> **CONSIGNE 1**
D'après le texte ci-dessous sur l'engagement de Damien au Secours populaire, à quel âge devient-il bénévole dans cette association ?

> **TEXTE DU DOCUMENT**
C’est jeune, à 15 ans, que Damien entre dans le monde du travail, comme apprenti pâtissier. « Je ne voulais pas manquer d’argent, je pense que je recherchais une certaine sécurité », analyse-t-il. Puis, à 19 ans, comme il se l’était toujours promis, il devient bénévole au Secours populaire. Ce geste – franchir la porte de l’association – « c’était naturel. Ce qui me rend le plus heureux est d’aider les autres. » Damien ne percevait, du Secours populaire, que les aides qu’il avait reçues enfant : l’aide matérielle et les Pères Noël verts. Il découvre alors que la solidarité prend la forme que leur donnent les femmes et les hommes qui s’y engagent. Que cette solidarité à laquelle il aspire a mille visages. Il s’engage, à son tour, « à fond ». Il commence par la manutention, s’implique activement dans la communication mais le premier déclic s’opère quand il aide au libre-service alimentaire. « Être au plus proche des familles accompagnées, j’ai compris que c’était ma place, témoigne-t-il. Mon engagement a pris tout son sens quand je me suis investi dans l’accès aux vacances. Enfant, je n’ai pas eu cette chance de partir. Permettre à d’autres enfants de goûter aux joies du départ, c’est inestimable. »

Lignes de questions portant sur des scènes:
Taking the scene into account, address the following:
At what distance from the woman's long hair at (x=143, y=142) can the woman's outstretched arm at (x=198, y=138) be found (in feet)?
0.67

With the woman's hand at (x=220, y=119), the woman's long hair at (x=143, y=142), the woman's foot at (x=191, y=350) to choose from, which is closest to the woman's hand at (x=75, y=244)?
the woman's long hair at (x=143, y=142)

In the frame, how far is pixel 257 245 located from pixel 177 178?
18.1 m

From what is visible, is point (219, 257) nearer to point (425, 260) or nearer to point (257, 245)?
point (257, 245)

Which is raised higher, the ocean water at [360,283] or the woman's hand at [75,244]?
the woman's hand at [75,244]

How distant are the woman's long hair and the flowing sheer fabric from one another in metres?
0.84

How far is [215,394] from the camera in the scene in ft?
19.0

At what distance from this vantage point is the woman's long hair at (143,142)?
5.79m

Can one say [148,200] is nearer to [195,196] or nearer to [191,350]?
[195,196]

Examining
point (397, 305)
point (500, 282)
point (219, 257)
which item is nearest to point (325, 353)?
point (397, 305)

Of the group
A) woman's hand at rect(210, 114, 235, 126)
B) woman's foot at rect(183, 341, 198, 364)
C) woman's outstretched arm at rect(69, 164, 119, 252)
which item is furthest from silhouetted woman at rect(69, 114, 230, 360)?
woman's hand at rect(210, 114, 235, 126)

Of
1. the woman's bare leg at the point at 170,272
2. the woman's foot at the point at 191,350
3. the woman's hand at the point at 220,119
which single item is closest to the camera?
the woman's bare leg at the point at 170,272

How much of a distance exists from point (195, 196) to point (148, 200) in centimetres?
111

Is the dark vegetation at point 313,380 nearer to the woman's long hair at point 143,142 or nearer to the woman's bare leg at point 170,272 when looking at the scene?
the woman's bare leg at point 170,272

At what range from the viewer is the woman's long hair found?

---

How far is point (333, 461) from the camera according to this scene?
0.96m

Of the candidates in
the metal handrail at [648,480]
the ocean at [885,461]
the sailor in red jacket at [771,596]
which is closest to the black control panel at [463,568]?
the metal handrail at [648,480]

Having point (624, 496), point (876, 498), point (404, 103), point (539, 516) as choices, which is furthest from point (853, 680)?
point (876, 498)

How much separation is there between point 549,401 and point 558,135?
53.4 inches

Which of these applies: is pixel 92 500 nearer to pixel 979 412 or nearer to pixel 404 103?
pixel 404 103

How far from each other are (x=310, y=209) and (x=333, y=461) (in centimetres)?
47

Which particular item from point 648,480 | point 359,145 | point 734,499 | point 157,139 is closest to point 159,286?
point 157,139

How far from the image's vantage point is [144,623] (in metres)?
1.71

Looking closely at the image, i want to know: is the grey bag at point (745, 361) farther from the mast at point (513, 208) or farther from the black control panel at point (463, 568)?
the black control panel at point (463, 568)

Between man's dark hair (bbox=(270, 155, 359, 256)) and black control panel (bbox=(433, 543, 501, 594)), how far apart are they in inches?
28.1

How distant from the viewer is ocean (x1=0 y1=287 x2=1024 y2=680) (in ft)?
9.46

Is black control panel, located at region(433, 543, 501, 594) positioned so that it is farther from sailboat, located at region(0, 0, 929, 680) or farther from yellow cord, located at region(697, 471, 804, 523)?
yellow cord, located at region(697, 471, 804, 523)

> **CONSIGNE 2**
Relevez, parmi les lignes ci-dessus, toutes celles qui contiennent la chaîne « furthest ».

> **CORRIGÉ 1**
À 19 ans.

> **CORRIGÉ 2**
which item is furthest from silhouetted woman at rect(69, 114, 230, 360)?
Having point (624, 496), point (876, 498), point (404, 103), point (539, 516) as choices, which is furthest from point (853, 680)?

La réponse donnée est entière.